Copy out the data line by line exactly, from its start to the line bearing "United States, site archbold_FL-06.", inclusive.

──────── Data to examine

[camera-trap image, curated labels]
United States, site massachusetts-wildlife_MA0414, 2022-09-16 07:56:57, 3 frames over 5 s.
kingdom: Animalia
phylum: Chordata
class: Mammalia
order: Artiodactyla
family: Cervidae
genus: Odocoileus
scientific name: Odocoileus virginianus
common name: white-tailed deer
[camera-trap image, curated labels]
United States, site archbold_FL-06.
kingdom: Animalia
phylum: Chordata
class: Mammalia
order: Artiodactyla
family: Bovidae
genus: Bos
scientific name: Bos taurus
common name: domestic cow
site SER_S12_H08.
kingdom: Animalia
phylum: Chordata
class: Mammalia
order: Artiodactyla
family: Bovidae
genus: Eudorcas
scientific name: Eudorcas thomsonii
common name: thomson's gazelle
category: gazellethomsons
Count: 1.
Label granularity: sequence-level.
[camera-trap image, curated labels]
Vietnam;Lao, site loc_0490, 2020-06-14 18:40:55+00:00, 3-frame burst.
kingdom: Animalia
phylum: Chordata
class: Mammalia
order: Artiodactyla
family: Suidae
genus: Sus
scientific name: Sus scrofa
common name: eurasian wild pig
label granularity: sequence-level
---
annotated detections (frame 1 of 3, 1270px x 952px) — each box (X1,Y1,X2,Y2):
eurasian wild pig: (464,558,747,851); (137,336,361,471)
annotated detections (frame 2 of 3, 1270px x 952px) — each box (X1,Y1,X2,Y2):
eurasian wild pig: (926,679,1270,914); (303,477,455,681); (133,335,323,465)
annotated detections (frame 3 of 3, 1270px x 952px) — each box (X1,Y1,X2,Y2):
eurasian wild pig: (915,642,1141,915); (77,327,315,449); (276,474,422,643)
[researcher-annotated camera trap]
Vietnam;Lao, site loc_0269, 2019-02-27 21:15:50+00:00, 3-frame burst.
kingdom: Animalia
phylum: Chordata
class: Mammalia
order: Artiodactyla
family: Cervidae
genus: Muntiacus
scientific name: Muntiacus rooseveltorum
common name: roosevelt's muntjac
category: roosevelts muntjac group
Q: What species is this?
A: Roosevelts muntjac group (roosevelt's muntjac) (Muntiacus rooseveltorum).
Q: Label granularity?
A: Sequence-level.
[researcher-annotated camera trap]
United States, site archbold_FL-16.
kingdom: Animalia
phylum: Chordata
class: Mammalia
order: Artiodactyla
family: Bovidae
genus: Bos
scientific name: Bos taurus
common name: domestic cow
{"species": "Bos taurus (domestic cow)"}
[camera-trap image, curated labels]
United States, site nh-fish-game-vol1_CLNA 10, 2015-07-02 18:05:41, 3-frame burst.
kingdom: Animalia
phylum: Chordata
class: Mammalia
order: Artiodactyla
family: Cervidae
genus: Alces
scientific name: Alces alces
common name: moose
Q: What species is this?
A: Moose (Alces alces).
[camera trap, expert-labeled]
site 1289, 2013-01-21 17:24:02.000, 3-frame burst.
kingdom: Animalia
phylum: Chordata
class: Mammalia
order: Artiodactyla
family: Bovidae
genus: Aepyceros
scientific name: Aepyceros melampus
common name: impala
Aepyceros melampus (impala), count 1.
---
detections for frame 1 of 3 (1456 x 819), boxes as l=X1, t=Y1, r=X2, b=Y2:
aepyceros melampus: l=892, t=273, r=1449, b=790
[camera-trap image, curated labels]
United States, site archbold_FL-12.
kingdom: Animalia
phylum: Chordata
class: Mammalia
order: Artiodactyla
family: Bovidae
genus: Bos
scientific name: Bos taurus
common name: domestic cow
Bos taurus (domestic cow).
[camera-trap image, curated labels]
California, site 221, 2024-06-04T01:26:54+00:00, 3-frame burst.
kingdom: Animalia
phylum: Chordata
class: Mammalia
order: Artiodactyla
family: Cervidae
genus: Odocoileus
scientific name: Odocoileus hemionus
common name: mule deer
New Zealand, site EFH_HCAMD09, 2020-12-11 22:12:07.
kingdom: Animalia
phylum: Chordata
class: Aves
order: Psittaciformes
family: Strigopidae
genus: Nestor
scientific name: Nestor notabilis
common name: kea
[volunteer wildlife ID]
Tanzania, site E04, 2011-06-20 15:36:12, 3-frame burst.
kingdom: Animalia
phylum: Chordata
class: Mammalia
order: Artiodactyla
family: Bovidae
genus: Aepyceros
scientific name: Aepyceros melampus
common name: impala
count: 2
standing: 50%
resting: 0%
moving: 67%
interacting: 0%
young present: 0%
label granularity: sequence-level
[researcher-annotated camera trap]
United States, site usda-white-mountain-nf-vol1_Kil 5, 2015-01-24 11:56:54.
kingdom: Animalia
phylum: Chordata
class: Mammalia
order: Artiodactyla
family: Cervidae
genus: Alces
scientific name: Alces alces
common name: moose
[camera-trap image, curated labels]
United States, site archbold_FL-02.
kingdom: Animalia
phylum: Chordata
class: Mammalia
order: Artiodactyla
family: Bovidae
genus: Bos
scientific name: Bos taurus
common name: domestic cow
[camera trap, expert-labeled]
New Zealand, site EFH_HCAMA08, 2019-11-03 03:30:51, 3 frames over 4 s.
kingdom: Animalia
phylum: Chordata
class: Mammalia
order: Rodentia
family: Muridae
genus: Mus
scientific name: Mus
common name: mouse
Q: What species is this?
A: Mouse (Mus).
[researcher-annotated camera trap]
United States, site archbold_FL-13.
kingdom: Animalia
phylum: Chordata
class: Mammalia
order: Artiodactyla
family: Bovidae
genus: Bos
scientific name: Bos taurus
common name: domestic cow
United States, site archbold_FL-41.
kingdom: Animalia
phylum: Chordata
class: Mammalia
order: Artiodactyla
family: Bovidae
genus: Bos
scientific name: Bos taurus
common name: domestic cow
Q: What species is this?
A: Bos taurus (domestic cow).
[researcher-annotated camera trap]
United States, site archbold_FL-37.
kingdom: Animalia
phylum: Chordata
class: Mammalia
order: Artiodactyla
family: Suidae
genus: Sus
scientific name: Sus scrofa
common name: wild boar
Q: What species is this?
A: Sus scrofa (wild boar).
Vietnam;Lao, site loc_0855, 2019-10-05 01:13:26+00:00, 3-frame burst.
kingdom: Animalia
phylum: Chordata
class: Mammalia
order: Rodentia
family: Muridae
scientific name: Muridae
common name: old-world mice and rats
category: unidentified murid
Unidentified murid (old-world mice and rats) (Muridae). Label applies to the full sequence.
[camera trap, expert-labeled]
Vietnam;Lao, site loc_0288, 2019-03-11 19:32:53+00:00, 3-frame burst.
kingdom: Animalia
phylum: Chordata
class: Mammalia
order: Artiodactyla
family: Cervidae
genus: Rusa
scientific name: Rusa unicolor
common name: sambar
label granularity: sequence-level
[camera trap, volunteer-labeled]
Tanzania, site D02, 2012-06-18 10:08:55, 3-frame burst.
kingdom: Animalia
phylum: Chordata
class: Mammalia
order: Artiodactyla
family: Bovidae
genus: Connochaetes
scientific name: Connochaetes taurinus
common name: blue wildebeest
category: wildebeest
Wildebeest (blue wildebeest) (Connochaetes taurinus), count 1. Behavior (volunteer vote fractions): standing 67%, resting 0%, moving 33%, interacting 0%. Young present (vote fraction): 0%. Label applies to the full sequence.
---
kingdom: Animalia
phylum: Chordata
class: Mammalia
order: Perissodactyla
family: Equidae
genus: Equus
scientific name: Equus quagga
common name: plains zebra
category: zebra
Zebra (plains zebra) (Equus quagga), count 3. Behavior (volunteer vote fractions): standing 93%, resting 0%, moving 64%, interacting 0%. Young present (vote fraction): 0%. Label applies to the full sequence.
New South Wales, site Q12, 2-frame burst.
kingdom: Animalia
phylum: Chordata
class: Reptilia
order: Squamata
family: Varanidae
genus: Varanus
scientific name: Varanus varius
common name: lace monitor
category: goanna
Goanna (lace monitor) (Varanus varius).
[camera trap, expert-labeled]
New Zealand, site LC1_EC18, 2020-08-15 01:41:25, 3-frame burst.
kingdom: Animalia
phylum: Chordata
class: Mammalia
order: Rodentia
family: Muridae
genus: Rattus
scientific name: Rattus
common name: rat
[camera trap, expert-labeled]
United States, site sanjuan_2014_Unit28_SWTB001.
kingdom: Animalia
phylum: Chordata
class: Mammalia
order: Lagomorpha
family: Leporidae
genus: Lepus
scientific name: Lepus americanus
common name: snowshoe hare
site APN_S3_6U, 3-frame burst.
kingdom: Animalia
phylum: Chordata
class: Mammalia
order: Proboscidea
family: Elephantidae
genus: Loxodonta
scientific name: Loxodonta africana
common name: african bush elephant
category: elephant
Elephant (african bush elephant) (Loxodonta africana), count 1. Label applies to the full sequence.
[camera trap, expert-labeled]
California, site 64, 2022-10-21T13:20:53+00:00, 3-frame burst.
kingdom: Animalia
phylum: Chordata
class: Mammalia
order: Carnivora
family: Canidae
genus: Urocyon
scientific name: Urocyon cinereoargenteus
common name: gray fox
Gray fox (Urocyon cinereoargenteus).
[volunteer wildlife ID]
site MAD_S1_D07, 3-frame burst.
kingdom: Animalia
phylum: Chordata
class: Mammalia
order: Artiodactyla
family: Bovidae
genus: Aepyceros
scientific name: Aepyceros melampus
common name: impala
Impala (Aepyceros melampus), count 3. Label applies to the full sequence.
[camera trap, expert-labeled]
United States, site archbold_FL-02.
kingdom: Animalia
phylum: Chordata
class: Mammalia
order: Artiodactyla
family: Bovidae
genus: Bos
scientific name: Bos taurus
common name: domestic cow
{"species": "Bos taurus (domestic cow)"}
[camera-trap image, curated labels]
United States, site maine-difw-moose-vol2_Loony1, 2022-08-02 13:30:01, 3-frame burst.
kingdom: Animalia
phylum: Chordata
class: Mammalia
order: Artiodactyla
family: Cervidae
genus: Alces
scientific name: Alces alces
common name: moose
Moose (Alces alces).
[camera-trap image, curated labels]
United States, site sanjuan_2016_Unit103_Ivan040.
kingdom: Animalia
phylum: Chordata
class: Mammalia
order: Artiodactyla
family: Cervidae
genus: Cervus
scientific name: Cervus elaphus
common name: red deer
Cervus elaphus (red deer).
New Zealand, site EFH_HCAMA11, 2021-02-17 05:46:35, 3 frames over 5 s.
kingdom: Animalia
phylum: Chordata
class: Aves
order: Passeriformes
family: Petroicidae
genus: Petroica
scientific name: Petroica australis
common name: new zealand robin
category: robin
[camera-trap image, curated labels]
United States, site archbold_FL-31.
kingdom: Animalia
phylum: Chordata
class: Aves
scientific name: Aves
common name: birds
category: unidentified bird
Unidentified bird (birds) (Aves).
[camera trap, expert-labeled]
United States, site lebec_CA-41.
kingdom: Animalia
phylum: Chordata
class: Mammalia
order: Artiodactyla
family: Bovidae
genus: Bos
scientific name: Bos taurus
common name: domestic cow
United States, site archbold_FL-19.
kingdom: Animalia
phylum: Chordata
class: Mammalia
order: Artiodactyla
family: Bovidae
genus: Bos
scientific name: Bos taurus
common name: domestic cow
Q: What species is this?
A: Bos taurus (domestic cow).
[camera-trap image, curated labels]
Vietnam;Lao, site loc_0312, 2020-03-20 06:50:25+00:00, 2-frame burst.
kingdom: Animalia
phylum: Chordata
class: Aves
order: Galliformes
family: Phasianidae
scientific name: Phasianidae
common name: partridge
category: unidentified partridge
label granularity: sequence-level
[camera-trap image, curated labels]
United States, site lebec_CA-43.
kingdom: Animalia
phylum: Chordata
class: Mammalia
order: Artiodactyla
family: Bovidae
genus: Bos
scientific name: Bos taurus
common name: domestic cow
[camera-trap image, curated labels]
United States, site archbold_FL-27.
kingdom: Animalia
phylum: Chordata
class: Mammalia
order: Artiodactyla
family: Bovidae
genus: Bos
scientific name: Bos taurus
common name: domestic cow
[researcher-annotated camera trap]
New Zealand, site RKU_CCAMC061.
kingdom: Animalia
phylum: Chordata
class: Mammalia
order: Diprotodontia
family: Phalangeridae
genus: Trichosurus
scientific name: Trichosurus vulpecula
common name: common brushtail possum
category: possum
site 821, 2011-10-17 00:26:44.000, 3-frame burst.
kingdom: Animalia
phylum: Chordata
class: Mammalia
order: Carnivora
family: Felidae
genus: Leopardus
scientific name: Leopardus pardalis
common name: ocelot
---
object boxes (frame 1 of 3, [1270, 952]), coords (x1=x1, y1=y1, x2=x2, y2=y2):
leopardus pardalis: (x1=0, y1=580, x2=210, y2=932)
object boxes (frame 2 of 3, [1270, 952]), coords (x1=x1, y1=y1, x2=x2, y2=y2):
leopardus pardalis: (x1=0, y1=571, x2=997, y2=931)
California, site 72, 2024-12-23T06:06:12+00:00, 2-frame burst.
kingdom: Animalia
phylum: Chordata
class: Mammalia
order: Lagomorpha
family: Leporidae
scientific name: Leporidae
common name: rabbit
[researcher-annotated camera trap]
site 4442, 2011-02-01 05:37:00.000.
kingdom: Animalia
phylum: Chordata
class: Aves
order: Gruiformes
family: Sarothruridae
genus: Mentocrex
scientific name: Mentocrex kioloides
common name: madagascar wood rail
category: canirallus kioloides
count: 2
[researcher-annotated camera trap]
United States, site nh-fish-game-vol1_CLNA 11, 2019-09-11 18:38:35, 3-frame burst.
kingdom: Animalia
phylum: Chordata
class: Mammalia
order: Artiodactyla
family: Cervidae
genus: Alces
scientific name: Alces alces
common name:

────────────────

Written solution:
[camera-trap image, curated labels]
United States, site massachusetts-wildlife_MA0414, 2022-09-16 07:56:57, 3 frames over 5 s.
kingdom: Animalia
phylum: Chordata
class: Mammalia
order: Artiodactyla
family: Cervidae
genus: Odocoileus
scientific name: Odocoileus virginianus
common name: white-tailed deer
[camera-trap image, curated labels]
United States, site archbold_FL-06.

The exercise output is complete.